| DOCUMENT TEXT |
+ + + +

Introduction to Image Restoration Methods – Part 2 Iterative Algorithms

Introduction to Image Restoration Methods – Part 2 Iterative Algorithms

This is the second part of a small series of articles on various image restoration methods used in digital image processing applications, in which we try to present the bird’s-eye perspective of some concepts of different restoration techniques without diving too deep into the math and theoretical intricacies. We assume that the reader has some understanding of discrete mathematics and signal processing basics.

Click here to read the first part.

Iterative algorithms

The simplest iterative algorithm for image restoration was first described by Van Cittert in 1930. The equation of this algorithm can be written as

f n+1 = f n + (g — h* f n),

where f n+1 is the new estimate of the image matrix derived from the previous one — f n,В f 0 = g is the blurred image, n is the number of the current step of the iteration, f is the blur kernel (point spread function, or PSF), and * sign denotes a convolution operator.

+ + + +

| SUPPLIED MATERIAL |
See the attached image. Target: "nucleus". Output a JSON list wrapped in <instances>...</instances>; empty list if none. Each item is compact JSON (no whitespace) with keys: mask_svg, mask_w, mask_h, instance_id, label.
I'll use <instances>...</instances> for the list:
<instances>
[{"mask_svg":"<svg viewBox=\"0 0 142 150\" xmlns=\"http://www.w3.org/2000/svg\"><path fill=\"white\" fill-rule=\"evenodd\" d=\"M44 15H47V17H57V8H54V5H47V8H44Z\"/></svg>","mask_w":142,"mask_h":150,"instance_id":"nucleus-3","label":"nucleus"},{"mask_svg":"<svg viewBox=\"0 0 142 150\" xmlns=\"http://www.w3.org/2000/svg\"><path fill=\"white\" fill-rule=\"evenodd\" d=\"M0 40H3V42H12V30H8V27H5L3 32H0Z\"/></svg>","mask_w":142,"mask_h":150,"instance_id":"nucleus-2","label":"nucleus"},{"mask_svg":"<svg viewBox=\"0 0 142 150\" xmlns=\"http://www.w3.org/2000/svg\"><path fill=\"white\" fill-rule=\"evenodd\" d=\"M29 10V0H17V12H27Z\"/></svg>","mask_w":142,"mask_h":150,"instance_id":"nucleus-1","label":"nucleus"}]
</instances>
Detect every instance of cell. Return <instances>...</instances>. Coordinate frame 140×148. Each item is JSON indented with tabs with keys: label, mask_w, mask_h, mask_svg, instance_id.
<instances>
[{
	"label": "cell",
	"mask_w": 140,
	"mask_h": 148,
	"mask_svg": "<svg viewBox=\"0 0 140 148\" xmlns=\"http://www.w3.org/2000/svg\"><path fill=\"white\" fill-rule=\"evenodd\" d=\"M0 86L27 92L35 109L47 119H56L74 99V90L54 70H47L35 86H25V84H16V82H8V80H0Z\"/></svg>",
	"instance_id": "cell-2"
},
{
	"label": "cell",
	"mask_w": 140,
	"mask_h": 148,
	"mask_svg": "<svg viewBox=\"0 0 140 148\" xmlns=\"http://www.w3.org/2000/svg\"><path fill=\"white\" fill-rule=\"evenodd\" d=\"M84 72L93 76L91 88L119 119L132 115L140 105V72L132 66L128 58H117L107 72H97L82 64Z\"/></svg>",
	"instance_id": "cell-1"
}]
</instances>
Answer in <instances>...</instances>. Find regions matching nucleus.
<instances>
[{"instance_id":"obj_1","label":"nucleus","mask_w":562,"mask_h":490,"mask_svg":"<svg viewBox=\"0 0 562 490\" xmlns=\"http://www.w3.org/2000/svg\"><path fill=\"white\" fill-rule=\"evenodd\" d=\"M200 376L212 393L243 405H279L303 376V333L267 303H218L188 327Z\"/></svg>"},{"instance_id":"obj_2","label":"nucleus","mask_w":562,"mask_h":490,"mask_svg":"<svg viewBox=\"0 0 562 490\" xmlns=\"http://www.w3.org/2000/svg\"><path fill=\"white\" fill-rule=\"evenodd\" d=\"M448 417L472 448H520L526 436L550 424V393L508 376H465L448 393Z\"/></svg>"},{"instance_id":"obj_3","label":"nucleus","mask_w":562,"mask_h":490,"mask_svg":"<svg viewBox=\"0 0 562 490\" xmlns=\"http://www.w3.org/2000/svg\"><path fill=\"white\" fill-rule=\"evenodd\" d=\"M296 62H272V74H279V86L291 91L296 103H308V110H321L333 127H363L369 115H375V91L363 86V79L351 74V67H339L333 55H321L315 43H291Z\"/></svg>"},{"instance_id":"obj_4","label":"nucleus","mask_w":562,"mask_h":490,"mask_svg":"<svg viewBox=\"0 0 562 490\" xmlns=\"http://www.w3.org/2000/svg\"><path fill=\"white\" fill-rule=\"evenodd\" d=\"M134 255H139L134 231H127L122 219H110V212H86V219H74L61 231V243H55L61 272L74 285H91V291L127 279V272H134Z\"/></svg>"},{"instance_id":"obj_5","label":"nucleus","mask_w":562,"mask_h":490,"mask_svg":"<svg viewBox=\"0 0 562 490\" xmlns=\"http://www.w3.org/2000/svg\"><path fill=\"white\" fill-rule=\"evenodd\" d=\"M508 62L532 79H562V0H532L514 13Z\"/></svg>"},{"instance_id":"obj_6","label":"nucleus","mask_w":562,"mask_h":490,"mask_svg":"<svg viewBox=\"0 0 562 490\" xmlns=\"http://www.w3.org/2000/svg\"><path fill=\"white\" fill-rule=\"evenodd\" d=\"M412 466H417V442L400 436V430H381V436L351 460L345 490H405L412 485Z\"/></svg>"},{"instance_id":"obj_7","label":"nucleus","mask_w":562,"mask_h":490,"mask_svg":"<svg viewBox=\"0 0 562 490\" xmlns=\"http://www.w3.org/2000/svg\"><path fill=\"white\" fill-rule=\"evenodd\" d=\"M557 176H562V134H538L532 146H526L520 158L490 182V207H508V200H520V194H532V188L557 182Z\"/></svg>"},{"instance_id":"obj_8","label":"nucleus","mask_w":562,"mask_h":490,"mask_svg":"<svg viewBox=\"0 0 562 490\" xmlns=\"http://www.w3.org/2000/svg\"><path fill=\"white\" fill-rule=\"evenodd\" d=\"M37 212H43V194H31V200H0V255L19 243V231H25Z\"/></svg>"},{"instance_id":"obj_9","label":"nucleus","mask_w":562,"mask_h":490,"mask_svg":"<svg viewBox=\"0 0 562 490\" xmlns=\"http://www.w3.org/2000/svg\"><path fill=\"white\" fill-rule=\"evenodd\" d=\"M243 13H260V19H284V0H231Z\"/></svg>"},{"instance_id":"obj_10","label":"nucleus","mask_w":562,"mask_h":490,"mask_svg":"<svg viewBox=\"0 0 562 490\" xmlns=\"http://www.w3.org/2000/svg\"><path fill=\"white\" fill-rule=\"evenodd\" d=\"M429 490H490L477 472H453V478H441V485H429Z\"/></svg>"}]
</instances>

+ + + +

| WORK INSTRUCTION 1 |
Print the image restoration article's text from "where f n+1" to "a convolution operator.".
| WORK INSTRUCTION 2 |
List every description that the image restoration article gives in the sentence beginning "where f n+1 is the new estimate", stating each as the article words it.

| ANSWER SECTION 1 |
where f n+1 is the new estimate of the image matrix derived from the previous one — f n,В f 0 = g is the blurred image, n is the number of the current step of the iteration, f is the blur kernel (point spread function, or PSF), and * sign denotes a convolution operator.

| ANSWER SECTION 2 |
- the new estimate of the image matrix derived from the previous one
- the blurred image
- the number of the current step of the iteration
- the blur kernel (point spread function, or PSF)
- a convolution operator